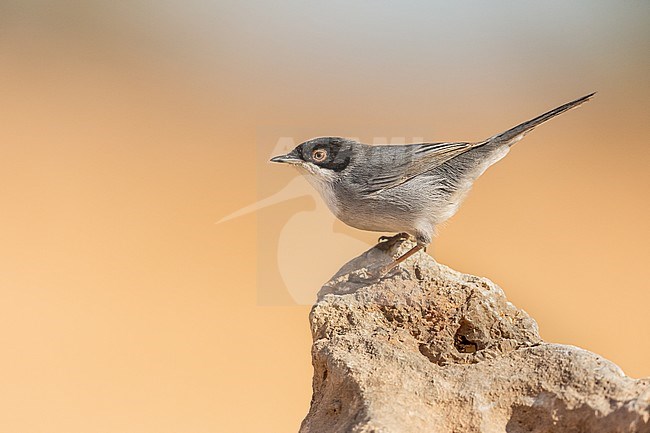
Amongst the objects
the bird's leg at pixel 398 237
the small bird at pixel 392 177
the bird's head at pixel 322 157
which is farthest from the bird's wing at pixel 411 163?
the bird's leg at pixel 398 237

* * * *

■ Request ■
Please reproduce the text of the records above line for line, leaving out the pictures.

■ Solution to the exercise ■
Amongst the objects
the bird's leg at pixel 398 237
the small bird at pixel 392 177
the bird's head at pixel 322 157
which is farthest from the bird's wing at pixel 411 163?
the bird's leg at pixel 398 237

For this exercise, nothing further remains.